Jesse Part 2: Le French Dip
So, last night Jesse narrowed the women down from 15 to 10. The episode started with the announcement that there were going to be two group dates and one individual date, with the woman he gave his "first impression" rose to: Trish.
Trish is my least favorite of the otherwise completely vanilla women. She's this bony, tan, mean looking woman, a 28 year old "model" who constantly talks about money, tanned in her thong so that her butt would be "ready for the individual overnight dates," and so forth. Horrible. She also has that hairdo that makes all women look like horses--you know the one: teased straight up in a narrow lump on top of the head, then combed back and straight down. It's like a reverse mullet, if you will.
Anyhow, so the first group date happens, which is tubing. All the women are wearing matching pink ugg boots (oh dear lord), giggling a ton, and attempting to throw themselves down on Jesse. Gee gidget, how fun is that????!!! Nothing much there.
Then Jesse has his individual date with Trish, who was all excited because she got her hair done by Kristov (or however you spell it). Looked the same to me. Anyway, they go to the opera, which is in french. She makes the comment, "I can do things in french, but I can't speak it." AUGH. Then she and Jesse attempt to have their version of a saucy conversation, which is just sad and uncreative and if I'm being honest, vaguely gross. She crawls on top of him in the limo on the way home and sticks her tongue down his throat. Jesse is like, "I'm real impressed with Trish..." and my viewing buddy is like, "Wouldn't take much for you, dude...."

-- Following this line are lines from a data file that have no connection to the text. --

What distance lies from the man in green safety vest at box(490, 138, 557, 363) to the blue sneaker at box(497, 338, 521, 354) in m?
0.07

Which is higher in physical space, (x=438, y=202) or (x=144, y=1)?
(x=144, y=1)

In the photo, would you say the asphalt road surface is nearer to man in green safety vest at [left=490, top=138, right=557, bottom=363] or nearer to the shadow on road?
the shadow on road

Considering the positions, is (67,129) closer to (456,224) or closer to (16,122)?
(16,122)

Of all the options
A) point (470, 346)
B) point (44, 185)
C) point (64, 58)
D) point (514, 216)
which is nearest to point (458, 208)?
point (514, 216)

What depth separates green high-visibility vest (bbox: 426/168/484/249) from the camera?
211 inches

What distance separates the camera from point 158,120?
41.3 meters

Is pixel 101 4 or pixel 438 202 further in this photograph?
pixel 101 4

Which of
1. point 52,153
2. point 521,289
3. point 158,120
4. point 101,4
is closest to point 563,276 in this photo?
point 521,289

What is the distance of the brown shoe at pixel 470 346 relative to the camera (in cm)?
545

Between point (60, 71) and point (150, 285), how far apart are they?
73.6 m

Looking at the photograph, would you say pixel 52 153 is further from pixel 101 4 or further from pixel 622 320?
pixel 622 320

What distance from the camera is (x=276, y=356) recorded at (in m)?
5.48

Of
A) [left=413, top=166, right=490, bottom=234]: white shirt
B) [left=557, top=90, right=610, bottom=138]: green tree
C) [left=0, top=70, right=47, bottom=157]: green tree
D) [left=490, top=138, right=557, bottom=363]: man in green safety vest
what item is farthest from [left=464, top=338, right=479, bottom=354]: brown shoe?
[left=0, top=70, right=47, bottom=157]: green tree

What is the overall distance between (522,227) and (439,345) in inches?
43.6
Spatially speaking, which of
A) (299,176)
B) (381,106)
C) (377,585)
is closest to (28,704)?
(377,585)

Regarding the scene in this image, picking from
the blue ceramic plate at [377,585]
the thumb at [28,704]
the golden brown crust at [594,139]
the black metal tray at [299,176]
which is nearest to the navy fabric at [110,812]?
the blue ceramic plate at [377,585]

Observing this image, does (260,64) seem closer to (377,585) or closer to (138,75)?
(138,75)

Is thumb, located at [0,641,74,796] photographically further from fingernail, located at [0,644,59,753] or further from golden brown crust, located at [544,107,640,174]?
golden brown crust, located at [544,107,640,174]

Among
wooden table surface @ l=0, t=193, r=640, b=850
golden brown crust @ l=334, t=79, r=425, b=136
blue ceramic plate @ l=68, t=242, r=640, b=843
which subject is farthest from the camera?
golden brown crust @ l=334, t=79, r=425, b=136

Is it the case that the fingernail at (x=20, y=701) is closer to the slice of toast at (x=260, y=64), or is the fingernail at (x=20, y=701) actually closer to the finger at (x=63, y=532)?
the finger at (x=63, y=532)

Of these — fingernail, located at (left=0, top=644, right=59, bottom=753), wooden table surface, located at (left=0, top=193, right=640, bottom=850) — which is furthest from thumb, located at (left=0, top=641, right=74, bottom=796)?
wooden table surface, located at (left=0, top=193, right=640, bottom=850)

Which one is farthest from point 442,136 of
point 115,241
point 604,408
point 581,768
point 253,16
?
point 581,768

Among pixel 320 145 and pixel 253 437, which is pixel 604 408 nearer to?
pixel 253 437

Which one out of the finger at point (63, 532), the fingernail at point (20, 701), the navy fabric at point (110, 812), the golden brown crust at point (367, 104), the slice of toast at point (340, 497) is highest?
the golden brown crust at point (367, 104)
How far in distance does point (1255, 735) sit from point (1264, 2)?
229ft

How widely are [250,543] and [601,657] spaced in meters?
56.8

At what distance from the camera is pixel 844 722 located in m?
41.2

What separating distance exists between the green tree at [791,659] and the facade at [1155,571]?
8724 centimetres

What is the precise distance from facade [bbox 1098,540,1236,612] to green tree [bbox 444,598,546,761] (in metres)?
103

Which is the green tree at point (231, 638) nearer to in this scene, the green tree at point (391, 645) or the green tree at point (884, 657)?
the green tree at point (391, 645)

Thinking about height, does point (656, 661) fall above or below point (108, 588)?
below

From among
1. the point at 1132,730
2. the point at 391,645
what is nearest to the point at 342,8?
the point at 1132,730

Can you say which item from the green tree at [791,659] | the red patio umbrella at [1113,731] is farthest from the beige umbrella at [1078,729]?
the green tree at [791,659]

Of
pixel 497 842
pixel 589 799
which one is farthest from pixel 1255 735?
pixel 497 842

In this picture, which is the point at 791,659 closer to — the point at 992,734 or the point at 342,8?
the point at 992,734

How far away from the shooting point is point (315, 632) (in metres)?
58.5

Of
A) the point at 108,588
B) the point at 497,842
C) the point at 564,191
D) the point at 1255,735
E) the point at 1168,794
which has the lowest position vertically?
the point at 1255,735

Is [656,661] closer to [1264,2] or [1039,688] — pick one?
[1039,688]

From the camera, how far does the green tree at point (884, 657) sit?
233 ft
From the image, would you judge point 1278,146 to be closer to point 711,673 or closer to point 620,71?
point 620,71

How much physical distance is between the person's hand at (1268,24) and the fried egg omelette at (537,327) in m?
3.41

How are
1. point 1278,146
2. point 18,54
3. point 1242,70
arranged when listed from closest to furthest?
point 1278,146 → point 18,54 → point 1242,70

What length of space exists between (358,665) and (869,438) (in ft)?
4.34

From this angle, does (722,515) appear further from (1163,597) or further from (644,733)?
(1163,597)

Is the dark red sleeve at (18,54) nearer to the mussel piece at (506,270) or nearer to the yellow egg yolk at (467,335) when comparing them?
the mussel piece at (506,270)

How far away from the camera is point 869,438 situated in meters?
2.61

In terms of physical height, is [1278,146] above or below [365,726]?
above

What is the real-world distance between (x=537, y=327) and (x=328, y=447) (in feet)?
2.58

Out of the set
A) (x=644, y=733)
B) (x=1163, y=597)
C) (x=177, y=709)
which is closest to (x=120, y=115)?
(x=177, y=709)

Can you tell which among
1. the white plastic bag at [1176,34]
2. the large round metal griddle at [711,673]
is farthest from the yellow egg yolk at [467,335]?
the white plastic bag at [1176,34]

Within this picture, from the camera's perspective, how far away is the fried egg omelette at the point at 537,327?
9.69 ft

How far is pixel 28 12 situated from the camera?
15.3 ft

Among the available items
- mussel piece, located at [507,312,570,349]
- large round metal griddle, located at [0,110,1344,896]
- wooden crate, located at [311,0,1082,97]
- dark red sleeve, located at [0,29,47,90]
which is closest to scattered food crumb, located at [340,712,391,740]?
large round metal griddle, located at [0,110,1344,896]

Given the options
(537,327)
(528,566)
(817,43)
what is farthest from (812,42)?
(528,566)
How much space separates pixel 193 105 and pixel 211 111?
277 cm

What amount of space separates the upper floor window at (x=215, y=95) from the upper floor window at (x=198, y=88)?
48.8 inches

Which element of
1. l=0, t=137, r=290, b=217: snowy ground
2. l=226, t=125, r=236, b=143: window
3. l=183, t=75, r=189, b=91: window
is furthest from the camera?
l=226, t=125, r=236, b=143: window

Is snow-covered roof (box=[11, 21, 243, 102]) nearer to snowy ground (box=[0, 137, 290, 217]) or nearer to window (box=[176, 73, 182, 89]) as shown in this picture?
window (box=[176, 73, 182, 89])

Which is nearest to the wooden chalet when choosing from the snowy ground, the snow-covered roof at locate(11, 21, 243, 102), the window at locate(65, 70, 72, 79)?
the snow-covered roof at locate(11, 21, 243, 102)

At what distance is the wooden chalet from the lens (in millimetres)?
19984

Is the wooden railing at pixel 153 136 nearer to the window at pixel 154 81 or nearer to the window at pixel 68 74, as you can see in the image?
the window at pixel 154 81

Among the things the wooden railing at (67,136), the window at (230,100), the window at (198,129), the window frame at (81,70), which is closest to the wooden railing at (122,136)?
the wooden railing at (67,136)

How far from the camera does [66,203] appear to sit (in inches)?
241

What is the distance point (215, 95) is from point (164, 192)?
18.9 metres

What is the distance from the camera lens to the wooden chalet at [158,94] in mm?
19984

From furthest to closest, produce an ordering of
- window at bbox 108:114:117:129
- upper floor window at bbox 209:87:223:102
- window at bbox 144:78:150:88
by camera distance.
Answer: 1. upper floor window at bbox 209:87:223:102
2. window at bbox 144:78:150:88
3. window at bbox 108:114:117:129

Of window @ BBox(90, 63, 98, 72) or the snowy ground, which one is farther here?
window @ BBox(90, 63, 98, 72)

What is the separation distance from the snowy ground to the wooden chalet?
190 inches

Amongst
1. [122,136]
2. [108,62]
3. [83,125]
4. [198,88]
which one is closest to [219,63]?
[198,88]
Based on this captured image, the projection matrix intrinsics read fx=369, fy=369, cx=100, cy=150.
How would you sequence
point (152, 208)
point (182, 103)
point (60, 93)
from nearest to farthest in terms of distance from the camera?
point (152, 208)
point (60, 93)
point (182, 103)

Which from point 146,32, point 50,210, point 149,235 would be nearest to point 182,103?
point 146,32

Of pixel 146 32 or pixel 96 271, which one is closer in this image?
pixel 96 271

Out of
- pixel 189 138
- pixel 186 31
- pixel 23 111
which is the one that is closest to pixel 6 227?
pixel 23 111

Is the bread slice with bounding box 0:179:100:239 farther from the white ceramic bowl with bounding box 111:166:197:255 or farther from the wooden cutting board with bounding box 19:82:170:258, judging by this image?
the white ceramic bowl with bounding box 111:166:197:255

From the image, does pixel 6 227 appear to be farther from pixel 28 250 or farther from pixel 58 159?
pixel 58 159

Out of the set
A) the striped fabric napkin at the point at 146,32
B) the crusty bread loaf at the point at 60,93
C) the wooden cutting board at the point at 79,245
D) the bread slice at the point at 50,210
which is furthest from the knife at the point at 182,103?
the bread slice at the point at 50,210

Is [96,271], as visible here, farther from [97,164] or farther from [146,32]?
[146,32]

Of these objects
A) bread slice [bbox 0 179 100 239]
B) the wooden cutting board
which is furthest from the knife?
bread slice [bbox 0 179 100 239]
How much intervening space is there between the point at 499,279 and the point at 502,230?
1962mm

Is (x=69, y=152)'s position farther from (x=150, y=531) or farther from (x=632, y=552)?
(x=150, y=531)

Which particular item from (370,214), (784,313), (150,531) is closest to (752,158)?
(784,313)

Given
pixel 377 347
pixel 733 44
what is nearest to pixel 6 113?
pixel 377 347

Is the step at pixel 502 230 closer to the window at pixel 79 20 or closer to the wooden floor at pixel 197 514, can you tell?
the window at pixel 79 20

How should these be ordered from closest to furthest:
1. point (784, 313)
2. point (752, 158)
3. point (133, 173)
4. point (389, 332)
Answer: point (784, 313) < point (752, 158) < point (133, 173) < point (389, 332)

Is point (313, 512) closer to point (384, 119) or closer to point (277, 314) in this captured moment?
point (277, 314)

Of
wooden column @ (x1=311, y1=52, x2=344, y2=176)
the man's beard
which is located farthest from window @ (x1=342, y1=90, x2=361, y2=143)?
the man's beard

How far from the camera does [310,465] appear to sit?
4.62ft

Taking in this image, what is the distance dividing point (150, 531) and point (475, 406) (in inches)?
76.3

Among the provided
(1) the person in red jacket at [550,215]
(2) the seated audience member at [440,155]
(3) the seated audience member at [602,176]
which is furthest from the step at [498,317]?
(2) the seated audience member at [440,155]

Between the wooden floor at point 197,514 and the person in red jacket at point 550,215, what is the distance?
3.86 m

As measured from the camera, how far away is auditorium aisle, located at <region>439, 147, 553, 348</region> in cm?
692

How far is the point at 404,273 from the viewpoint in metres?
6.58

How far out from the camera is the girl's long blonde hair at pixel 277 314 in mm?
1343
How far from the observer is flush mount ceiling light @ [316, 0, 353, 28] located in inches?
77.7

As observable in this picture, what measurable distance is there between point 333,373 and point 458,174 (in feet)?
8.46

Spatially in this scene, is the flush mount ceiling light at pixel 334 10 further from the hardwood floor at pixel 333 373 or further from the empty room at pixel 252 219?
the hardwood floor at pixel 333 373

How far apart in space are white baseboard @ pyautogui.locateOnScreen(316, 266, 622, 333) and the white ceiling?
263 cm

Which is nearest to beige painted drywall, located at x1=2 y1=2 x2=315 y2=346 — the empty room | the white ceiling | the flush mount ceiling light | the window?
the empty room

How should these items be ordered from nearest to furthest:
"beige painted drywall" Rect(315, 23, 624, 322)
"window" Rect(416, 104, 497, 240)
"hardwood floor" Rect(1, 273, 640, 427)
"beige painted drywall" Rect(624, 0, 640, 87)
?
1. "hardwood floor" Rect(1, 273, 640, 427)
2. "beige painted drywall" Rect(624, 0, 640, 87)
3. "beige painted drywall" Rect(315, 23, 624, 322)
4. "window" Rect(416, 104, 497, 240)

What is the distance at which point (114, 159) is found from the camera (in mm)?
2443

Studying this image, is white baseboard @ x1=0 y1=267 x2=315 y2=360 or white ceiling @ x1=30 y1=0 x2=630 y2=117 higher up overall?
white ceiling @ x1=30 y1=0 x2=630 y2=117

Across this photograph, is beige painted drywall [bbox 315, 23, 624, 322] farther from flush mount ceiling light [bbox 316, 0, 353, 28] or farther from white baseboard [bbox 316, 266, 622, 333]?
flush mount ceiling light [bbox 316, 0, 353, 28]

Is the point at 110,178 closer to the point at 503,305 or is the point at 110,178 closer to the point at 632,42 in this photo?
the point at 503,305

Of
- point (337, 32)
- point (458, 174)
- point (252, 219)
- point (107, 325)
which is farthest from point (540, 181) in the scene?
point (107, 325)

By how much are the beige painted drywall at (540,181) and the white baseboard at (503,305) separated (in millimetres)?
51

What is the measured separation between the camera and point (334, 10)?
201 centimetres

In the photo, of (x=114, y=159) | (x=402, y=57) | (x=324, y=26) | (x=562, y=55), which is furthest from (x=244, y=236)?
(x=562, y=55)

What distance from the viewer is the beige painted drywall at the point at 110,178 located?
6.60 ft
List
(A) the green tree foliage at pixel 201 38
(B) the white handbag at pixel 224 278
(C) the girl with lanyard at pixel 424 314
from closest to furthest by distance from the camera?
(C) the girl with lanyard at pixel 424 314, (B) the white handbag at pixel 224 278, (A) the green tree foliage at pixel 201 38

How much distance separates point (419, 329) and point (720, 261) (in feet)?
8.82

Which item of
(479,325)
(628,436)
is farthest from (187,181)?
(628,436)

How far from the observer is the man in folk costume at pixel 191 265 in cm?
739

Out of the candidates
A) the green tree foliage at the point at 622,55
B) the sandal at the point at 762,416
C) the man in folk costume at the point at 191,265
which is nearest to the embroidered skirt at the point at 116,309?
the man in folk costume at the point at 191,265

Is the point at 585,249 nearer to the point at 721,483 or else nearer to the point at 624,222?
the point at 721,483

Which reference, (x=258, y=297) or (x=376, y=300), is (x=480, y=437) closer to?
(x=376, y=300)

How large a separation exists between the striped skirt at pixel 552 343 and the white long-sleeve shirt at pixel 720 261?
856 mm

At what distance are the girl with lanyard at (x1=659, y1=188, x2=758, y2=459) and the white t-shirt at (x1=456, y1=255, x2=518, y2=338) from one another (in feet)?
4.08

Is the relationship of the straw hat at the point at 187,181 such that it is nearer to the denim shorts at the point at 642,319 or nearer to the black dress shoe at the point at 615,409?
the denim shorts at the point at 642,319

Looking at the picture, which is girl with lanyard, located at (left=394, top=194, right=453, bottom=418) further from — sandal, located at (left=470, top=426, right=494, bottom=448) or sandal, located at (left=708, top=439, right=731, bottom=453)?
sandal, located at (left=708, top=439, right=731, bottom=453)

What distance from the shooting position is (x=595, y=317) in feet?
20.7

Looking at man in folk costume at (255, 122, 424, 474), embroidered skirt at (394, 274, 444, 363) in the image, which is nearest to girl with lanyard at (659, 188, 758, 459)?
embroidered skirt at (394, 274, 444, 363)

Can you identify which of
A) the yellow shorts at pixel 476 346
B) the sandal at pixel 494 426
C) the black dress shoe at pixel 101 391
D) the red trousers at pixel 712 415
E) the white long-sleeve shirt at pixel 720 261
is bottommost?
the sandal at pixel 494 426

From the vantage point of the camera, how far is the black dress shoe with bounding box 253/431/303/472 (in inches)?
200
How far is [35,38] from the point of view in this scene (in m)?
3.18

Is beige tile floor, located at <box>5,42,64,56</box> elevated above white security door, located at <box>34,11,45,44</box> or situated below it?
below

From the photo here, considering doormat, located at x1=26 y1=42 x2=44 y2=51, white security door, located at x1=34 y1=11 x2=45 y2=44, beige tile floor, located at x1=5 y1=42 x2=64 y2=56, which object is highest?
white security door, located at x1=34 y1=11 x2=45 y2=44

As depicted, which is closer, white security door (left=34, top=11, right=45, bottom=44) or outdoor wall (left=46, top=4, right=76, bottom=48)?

On this date, Jesse sticks his foot in his mouth big time. He says, "I'm just tired of waking up in the morning and seeing a stranger." chirp chirp the silence was deafening. A woman called him on it later on, and hetotally backpeddled, saying "I haven't done that in a while, but what I'm really looking for...." dumb stupid jock fuckwit. So in the end, even me screaming, cajoling, BEGGING Jesse via the television to pick some of the more interesting women, he picked an entire gaggle of blonde 20 year olds who giggled and shirked, except for the beauty pagent winner who I swear has a lazy eye and a cheerleader who actually did a cheer when he gave her a rose, complete with fist pumping in the air.